TEXT SHOWN>
....................
As part of its new stadium deal with the city, the Yankees baseball club signed a community benefits agreement that included a stipulation: every year until 2046, the team will funnel $1.25 million ($800,000 in grants and $450,000 in tickets, merchandise and equipment) back into the Bronx community through a fund that would give the money to various nonprofit groups.

Now, 17 months after stadium construction began, none of those funds have made it back into the community.

But things are moving along swiftly after a New York Times story in mid-January criticized Bronx Borough President Adolfo Carrion for dragging his feet. It was Carrion who was supposed to set up a special seven-member panel that would administer the stadium fund.

Serafin Mariel, a Manhattan resident who works for New York National Bank, has been named chairman of the panel, called the New Yankee Stadium Community Benefits Fund, Inc., now an incorporated non-profit organization.

The rest of the board includes: Ronald Bailey, pastor for Love Gospel Assembly Church; Leo Martinez, executive director of Alliance for Community Services; Ted Jefferson, executive director of Bronx Shepherds Restoration Corporation; Roberto Crespo, director of Knock for Freedom; and Harold Silverman, an ex-judge.

Mariel said they will announce a seventh member of the board, a woman, on Thursday, when this paper hits the streets.

He added that the board has met twice already and will be receiving the funds as early as next week. Soon, Mariel said, the board hopes to give some of those funds to local little leagues.
....................
RECORDED DATA>
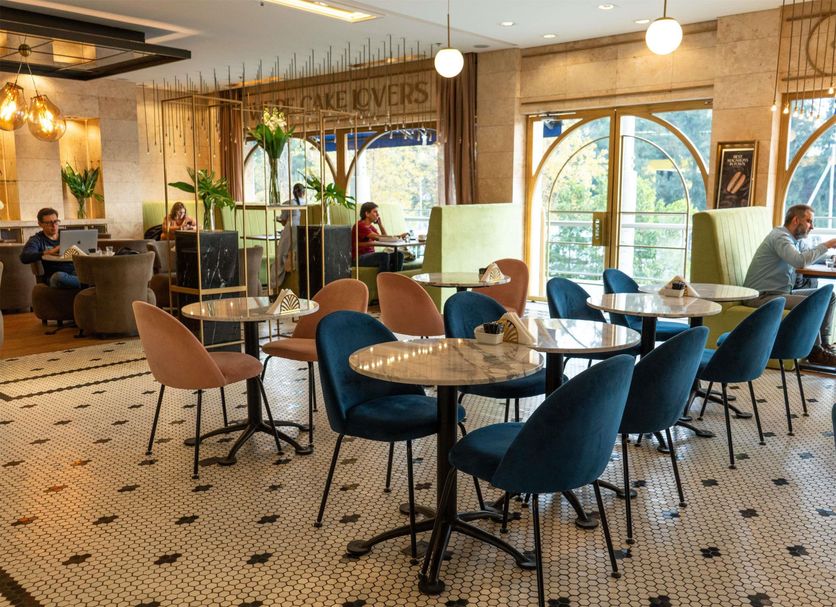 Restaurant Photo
....................
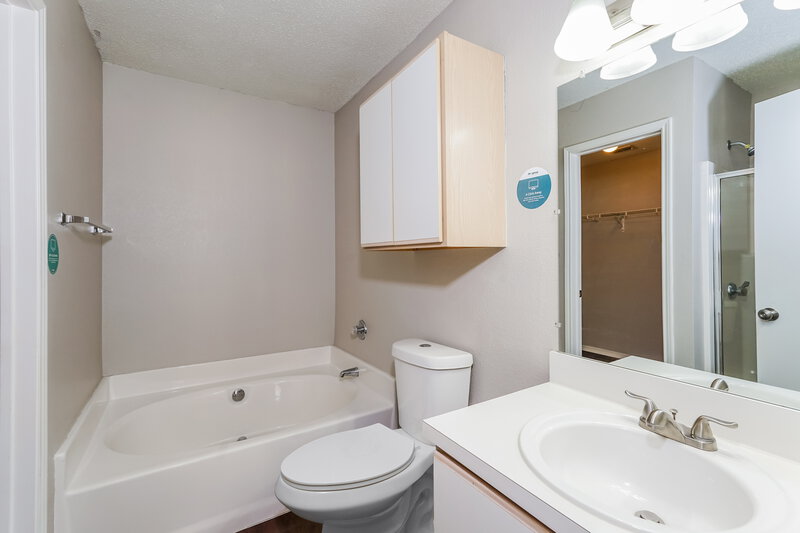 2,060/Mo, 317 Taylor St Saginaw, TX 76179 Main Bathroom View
....................
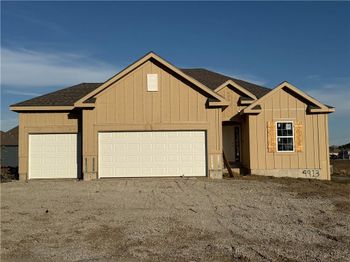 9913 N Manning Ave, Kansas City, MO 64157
....................
SET OF TASKS>
(a) According to the Yankee Stadium fund article, why was Bronx Borough President Adolfo Carrion criticized?
(b) From the Yankee Stadium fund article, return the passage starting with "Now, 17 months" and going on through "the stadium fund.".
The rows play no part in this work and can be left aside.

SOLUTION LIST>
(a) A New York Times story in mid-January criticized him for dragging his feet. He was supposed to set up the special seven-member panel that would administer the stadium fund, and 17 months after stadium construction began, none of the funds had made it back into the community.

(b)
Now, 17 months after stadium construction began, none of those funds have made it back into the community.

But things are moving along swiftly after a New York Times story in mid-January criticized Bronx Borough President Adolfo Carrion for dragging his feet. It was Carrion who was supposed to set up a special seven-member panel that would administer the stadium fund.